▸ **Written task**: Copy out word for word the data running from the line containing "Order the front" through the line containing "3. the green tree at the point at 14,307", with both of those lines included.

— begin Data to use —

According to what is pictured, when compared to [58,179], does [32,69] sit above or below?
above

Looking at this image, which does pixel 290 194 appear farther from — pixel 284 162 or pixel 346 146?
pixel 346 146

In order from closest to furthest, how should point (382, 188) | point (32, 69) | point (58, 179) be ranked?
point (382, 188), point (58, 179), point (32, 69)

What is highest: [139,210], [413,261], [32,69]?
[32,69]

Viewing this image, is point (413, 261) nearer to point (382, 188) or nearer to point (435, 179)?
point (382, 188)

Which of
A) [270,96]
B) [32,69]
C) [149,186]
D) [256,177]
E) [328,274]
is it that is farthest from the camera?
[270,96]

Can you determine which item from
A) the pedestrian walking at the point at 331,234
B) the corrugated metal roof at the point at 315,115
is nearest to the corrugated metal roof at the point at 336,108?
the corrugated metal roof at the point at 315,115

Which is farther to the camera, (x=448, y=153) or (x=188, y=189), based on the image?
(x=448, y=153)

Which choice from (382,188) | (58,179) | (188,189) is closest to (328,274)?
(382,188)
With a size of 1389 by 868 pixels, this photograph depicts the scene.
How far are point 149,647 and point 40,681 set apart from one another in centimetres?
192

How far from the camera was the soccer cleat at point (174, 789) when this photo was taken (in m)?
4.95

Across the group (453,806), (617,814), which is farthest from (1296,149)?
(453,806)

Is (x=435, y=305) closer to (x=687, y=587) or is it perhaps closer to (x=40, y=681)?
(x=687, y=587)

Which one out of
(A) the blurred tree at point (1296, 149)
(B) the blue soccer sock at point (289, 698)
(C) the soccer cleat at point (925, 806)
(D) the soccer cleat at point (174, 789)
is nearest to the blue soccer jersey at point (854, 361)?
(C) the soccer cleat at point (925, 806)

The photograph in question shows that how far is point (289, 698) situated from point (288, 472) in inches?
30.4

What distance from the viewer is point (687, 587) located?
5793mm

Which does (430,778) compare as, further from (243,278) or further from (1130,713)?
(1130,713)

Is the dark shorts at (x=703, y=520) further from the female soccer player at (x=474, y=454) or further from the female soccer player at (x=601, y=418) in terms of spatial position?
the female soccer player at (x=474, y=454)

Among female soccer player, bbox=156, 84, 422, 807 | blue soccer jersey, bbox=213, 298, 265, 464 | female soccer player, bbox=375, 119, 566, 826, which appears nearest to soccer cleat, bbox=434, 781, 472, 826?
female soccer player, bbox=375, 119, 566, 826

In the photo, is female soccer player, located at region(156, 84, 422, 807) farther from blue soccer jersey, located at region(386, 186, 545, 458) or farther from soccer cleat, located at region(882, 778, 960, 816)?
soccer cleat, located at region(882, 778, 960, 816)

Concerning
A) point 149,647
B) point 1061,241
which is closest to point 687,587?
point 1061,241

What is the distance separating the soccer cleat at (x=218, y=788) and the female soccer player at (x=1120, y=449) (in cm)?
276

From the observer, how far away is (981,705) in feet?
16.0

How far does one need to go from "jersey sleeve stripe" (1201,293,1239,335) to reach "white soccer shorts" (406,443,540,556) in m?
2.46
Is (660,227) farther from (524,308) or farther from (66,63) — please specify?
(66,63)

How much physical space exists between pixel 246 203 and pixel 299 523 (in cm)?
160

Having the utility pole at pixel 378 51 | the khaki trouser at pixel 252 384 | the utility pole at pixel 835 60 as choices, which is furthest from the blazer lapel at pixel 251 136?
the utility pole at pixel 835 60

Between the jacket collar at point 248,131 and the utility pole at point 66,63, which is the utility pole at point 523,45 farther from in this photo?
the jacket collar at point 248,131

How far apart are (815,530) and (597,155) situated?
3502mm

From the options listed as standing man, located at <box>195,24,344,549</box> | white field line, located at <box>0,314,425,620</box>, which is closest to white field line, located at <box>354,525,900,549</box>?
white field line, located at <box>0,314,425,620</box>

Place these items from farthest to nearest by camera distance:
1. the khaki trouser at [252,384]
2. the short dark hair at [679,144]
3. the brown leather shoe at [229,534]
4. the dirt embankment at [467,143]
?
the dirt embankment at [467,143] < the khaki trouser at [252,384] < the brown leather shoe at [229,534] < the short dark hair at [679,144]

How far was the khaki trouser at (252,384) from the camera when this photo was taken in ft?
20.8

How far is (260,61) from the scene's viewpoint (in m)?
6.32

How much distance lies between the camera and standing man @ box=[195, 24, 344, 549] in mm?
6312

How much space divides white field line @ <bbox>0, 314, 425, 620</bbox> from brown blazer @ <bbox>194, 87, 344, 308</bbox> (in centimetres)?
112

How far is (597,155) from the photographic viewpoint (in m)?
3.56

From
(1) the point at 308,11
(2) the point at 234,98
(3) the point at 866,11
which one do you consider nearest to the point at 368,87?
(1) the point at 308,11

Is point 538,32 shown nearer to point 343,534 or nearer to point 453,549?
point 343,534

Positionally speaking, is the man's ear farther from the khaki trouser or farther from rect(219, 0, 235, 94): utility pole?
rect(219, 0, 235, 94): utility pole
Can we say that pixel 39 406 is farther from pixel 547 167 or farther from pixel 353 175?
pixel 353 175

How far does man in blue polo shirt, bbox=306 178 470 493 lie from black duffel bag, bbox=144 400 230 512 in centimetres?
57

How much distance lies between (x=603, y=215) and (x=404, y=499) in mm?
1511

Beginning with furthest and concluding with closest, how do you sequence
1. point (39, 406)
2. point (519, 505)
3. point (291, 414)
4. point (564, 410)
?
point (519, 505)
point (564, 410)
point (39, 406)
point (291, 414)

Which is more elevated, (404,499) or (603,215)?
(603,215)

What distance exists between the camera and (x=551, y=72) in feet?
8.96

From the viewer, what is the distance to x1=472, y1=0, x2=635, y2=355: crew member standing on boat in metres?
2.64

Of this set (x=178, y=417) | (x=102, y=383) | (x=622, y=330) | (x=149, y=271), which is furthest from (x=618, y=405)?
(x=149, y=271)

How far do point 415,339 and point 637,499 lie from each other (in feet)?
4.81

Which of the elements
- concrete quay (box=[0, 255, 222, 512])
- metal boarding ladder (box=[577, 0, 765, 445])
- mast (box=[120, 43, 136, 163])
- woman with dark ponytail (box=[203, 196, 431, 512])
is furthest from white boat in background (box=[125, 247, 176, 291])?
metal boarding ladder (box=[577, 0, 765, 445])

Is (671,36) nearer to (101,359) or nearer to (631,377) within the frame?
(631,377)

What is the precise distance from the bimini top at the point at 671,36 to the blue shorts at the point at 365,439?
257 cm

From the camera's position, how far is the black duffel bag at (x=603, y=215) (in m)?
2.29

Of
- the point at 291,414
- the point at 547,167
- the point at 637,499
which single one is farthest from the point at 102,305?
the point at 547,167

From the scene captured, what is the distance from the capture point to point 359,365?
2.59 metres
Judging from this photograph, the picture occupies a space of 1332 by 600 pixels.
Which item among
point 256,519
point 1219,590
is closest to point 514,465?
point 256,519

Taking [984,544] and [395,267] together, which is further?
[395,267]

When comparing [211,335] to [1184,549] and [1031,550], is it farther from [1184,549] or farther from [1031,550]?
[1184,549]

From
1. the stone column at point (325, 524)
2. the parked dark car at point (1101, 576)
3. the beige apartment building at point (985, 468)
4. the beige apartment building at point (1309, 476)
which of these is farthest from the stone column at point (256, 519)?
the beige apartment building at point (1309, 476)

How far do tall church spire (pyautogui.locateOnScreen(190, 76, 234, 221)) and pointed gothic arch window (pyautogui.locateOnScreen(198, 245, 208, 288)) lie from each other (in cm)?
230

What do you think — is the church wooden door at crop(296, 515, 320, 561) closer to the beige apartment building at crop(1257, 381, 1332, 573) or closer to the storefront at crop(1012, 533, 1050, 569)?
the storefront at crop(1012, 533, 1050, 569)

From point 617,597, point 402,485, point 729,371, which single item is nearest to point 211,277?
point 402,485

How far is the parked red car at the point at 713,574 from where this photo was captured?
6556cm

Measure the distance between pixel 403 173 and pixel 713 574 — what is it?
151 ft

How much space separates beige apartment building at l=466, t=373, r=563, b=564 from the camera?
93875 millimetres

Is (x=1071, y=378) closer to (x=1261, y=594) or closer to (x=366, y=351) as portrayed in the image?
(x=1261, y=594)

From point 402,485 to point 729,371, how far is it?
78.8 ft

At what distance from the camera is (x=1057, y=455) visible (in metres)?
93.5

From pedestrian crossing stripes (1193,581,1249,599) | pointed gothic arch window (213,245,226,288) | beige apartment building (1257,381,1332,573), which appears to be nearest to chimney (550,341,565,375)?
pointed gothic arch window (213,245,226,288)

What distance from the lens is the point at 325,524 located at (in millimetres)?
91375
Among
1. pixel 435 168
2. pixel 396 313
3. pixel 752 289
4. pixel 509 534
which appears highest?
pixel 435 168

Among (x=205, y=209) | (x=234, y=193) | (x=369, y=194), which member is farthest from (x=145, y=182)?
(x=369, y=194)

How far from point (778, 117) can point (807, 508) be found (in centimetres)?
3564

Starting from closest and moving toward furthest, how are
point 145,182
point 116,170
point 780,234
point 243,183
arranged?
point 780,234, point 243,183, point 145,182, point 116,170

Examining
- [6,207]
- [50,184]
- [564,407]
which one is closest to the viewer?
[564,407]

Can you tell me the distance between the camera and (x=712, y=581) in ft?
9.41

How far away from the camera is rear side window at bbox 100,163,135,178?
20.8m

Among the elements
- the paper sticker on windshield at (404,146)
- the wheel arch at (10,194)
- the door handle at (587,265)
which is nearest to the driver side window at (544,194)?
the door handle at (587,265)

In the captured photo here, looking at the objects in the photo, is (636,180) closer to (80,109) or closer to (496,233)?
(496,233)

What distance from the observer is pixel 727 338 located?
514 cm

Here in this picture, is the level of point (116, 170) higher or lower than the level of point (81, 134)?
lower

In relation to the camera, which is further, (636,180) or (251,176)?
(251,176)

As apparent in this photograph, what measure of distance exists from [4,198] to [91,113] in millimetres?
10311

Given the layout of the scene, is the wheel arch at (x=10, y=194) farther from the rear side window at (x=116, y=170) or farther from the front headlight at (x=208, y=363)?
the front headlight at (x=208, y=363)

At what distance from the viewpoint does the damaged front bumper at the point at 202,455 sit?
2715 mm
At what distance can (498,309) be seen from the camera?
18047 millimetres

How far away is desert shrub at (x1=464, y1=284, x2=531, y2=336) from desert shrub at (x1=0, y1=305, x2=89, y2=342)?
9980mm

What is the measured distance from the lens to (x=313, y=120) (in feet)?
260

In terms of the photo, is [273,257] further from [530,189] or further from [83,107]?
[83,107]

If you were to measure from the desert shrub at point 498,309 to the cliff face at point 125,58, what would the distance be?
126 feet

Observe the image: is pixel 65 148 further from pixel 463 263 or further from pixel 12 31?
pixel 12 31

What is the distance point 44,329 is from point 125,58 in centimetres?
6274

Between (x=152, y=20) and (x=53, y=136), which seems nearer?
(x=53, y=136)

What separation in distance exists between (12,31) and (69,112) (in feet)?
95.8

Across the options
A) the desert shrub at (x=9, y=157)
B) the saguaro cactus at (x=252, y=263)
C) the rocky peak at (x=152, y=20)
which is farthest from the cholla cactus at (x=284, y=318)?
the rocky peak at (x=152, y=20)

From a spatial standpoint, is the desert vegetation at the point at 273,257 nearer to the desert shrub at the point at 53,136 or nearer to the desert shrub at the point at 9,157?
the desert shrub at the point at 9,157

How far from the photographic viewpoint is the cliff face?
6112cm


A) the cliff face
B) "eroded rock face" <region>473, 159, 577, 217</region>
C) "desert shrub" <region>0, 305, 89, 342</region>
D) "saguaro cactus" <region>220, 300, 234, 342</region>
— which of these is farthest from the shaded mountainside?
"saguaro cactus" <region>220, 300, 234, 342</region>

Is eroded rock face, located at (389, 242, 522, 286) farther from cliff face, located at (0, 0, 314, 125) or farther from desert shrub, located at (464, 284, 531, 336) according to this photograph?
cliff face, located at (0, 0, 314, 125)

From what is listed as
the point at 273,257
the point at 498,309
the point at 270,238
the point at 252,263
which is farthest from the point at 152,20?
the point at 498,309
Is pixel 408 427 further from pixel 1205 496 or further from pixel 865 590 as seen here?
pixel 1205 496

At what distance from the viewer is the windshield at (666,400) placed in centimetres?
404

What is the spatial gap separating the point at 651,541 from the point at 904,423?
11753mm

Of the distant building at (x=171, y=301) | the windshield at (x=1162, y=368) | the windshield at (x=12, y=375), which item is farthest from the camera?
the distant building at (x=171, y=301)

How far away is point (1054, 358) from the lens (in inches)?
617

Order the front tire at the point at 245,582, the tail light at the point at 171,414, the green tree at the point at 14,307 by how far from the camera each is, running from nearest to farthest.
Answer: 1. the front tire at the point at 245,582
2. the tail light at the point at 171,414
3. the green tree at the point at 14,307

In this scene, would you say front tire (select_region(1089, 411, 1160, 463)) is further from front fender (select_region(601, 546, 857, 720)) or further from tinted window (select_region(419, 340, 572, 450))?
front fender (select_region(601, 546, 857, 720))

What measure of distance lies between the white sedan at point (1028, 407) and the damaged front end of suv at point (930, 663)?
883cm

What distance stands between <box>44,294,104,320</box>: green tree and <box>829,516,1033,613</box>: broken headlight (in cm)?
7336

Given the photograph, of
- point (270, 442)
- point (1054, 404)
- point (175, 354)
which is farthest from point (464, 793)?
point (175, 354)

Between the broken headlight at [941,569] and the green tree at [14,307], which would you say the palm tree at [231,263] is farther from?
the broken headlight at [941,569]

— end Data to use —

▸ **Solution below**:
Order the front tire at the point at 245,582, the tail light at the point at 171,414, the green tree at the point at 14,307 by how far from the camera each is, running from nearest to farthest.
Answer: 1. the front tire at the point at 245,582
2. the tail light at the point at 171,414
3. the green tree at the point at 14,307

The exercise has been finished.